▶ WHAT TO PRODUCE
Rewrite every line from the start of the rows down through the line that contains "0.07 metres", swapping "camera" for "lens" and changing nothing else, and leave the pictures out of your answer.

▶ TASK MATERIAL
□ □ □
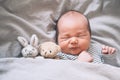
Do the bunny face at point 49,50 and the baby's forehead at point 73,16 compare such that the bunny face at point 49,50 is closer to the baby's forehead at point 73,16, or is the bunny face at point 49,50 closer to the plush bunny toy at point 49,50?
the plush bunny toy at point 49,50

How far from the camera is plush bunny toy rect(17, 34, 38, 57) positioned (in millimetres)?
1251

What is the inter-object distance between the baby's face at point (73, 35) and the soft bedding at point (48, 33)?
0.07 metres

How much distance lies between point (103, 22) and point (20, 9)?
426 millimetres

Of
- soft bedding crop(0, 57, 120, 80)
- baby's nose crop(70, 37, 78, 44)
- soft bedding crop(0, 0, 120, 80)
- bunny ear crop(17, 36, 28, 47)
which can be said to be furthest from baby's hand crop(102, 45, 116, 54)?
bunny ear crop(17, 36, 28, 47)

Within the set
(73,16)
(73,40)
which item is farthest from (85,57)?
(73,16)

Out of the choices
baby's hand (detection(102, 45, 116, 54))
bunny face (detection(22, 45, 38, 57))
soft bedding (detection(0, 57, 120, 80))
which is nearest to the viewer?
soft bedding (detection(0, 57, 120, 80))

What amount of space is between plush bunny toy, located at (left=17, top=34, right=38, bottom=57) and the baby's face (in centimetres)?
13

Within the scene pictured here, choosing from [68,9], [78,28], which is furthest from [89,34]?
[68,9]

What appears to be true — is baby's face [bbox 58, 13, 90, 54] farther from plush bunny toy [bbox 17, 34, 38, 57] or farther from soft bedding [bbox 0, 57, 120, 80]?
soft bedding [bbox 0, 57, 120, 80]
□ □ □
▶ THE RESPONSE
Do the bunny face at point 49,50 and the baby's forehead at point 73,16 compare such that the bunny face at point 49,50 is closer to the baby's forehead at point 73,16, or is the bunny face at point 49,50 closer to the plush bunny toy at point 49,50?
the plush bunny toy at point 49,50

How far from the lens is plush bunny toy rect(17, 34, 38, 57) positioned (in millimetres)?
1251

What is the inter-object distance between the baby's face at point (73, 35) and the soft bedding at point (48, 33)?
0.07 metres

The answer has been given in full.